[Passage]
========================================================================
Two samples of sugarcane spirits produced by home-distilling producers in southern Minas Gerais were used. They were aged wooden oak containers of 250 L (Quercus alba) for 3 years (L3) and of 50,000 L for 4 years (L9). After the filtering, the samples obtained were denominated F3 and F9 from the filtering of L3 and L9, respectively. The sensory evaluation was performed using a two-by-two comparison: L3 with F3, and L9 with F9.

2.2 Methods

Filtering

A chromatography column of 2.5 cm of radius and 70.0 cm of length was used in the filtering process. The activated carbon was macerated to pack the chromatography column to a packing volume of 200 cm3. The experimental practice was conducted at the Sugarcane Spirit Physicochemical Analyses Laboratory (LAFQA)/DQI-Federal University of Lavras (Lavras - MG)

Physicochemical analyses

The following physicochemical analyses were performed in triplicate: copper, dry extract, alcoholic degree, higher alcohols, volatile acidity, aldehydes, esters, furfural, and methanol. These analyses were performed at the Laboratory of Physicochemical Analyses of Liquor (LAFQA) / DQI-Federal University of Lavras (Lavras - MG) adopting the Methods of Analyses of Fermented and Distilled non-Alcoholic Drinks and Vinegar established by the Normative Instruction n. 13 of the MAPA (BRASIL, 2005).

Sensory analysis

The sensory tests were carried out at the Sensory Analysis Laboratory of the Food Science Department (DCA) of the Federal University of Lavras-UFLA, in individual cabins with controlled illumination and room temperature.

Due to the ingestion of alcoholic drinks by human beings, the project was submitted and approved by the of Research Ethics Committee of the Vale do Rio Doce University -Unicor/Três Corações/MG, Certificate of Presentation for Ethics Assessment (CAAE) number 0015.0.380.000-08.

The sensory characteristics of the samples were evaluated using non-structured 9 cm intensity scales, as described by Stone and Sidel (1993) for the development of the Quantitative Descriptive Analysis (QDA®) with selected and trained judges.

For the recruitment and pre-selection of the judges, invitations were delivered by hand or sent out by e-mail to 60 people. Interested candidates who were willing to participate in the research filled out a Consent and Clarification form. Only thirty two candidates met the prerequisites, for example how to ingest sugarcane spirits and having time available to participate in the analyses and meetings.

A pre-selection of judges was conducted using the Triangular Test, following the method of the American Society for Testing and Materials - ASTM (1981), using an industrial sugarcane spirit and an aged sugarcane spirit for one year. Of the 32 pre-selected judges, only 12 obtained scores above 5, the minimum correct responses (62.5%) required in 8 sessions, and those were selected to participate in the test.

The definition of the characteristics to be analyzed and judges' training was based on studies of Quantitative Descriptive Analysis-QDA® with sugarcane liquors conducted by Dornelles, Rodrigues and Garruti (2009); Yokota et al. (2003); Carvalho and Minim (2000); Cardello and Faria (2000, 1998). Therefore, the following characteristics were defined: yellow color, alcohol aroma, woody aroma, alcohol flavor, and woody flavor, since these are the most important characteristics of aged sugarcane spirits in wood containers.
========================================================================
[Supplied information]
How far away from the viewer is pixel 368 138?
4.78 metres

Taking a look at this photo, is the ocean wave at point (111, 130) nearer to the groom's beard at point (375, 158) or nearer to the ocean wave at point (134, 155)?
========================================================================
[Problems]
1. In the sugarcane spirits methods text, how many judges were selected after the Triangular Test?
2. According to the sugarcane spirits methods text, why were yellow color, alcohol aroma, woody aroma, alcohol flavor, and woody flavor chosen as the characteristics to analyze?
The data have no connection to the sugarcane spirits methods text.

[Answers for the exercise]
1. 12 judges were selected.

2. These are the most important characteristics of sugarcane spirits aged in wood containers. The choice also drew on earlier Quantitative Descriptive Analysis studies of sugarcane liquors.